Actualmente, a resposta também é mais rápida e, no caso do desaparecimento de um menor de 16 anos, a PJ entra de imediato em acção. "A polícia teve a humildade de assumir que houve no passado algumas falhas, o que é de grande importância para que se alterem as mentalidades de quem investiga e os procedimentos utilizados", afirma Patrícia Cipriano, da APCD. "Há uma atitude mais sensibilizada, mais empenhada e mais cautelosa das autoridades", confirma fonte da PJ.

"A acusação deduzida pelo Ministério Público no caso de Rui Pedro mostra bem que existe agora uma maior consciencialização por parte das instâncias judiciárias, na medida em que foi devida à reavaliação de indícios já existentes", acrescenta Dulce Rocha, do IAC.

Ainda assim, Patrícia Cipriano diz que "ainda há polícias que persistem no erro de informar os pais das crianças desaparecidas que apenas poderão aceitar a denúncia 48 horas depois do desaparecimento". Uma prática "inadmissível, errada e irresponsável", avalia. "Uma criança ou um adolescente são pessoas que, pela sua imaturidade, inexperiência e, por vezes, total dependência dos adultos, são vulneráveis a inúmeros perigos". Nesse sentido, a APCD estabeleceu no mês passado um protocolo com a PJ para estreitarem relações e melhorarem a resposta nos casos de desaparecimento ou rapto de menores.
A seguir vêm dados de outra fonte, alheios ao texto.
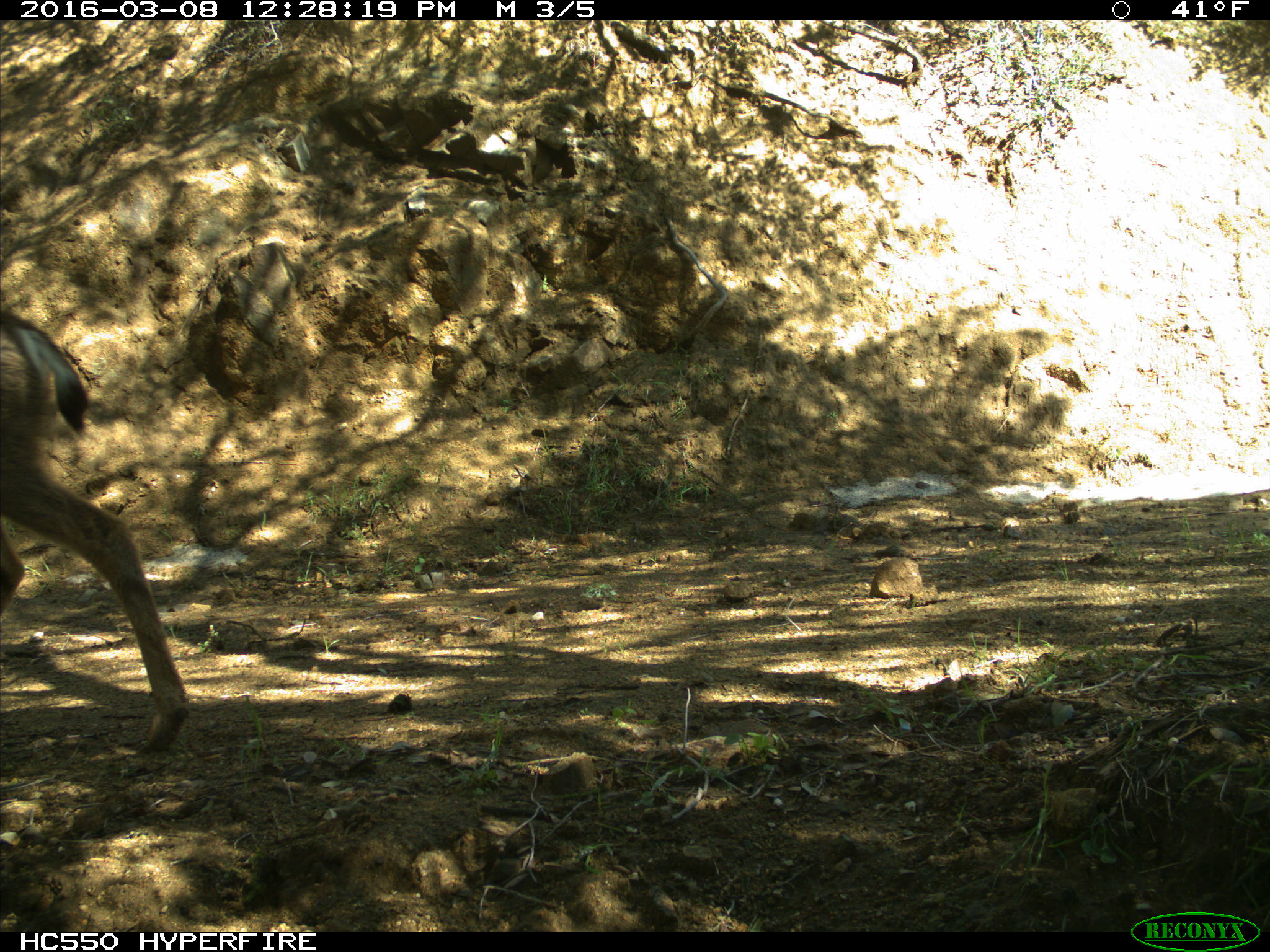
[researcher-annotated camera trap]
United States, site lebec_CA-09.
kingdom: Animalia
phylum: Chordata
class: Mammalia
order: Artiodactyla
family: Cervidae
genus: Odocoileus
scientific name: Odocoileus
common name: deer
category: unidentified deer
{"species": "unidentified deer (deer) (Odocoileus)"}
A presidente da associação aponta, porém, algumas alterações que levaram a que casos como o de Rui Pedro tenham hoje outra visibilidade, como as recentes alterações à Lei de Protecção de Crianças e Jovens em Risco, que considera o desaparecimento como uma situação urgente que representa um verdadeiro perigo para o menor. A Convenção da Haia sobre os Aspectos Civis do Rapto Internacional de Menores, ratificada por Portugal, é igualmente vista como um instrumento importante para a rápida recuperação do menor, bem como a criação de uma linha europeia dedicada à participação do desaparecimento de crianças; o número único 116 000.

"É evidente que a mudança não foi radical, até porque a escassez de meios técnicos e humanos das polícias vinha agravar as dificuldades na localização dos menores", avalia a líder da associação criada em 2007 por iniciativa de Filomena Teixeira, a mãe de Rui Pedro.

As mudanças não aconteceram apenas em Portugal, recorda Dulce Rocha. Só em 2001, por pressão das organizações não-governamentais, a União Europeia reconheceu o papel determinante da sociedade civil no combate ao desaparecimento e exploração sexual de crianças e foram criados programas para apoiar estudos e investigações sobre esta temática.

Neste trabalho tem especial relevo a Federação Europeia das Crianças Desaparecidas e Exploradas Sexualmente, Missing Children Europe, ou portais na Internet como o ClickSafe (www.clicksafe.be) ou Child Focus (www.child-focus.org), que apoiam as instituições de protecção de crianças e as famílias de menores desaparecidos. E é quando olha para as ferramentas que existem a nível europeu que Patrícia Cipriano conclui: "Portugal ainda tem um longo caminho a percorrer".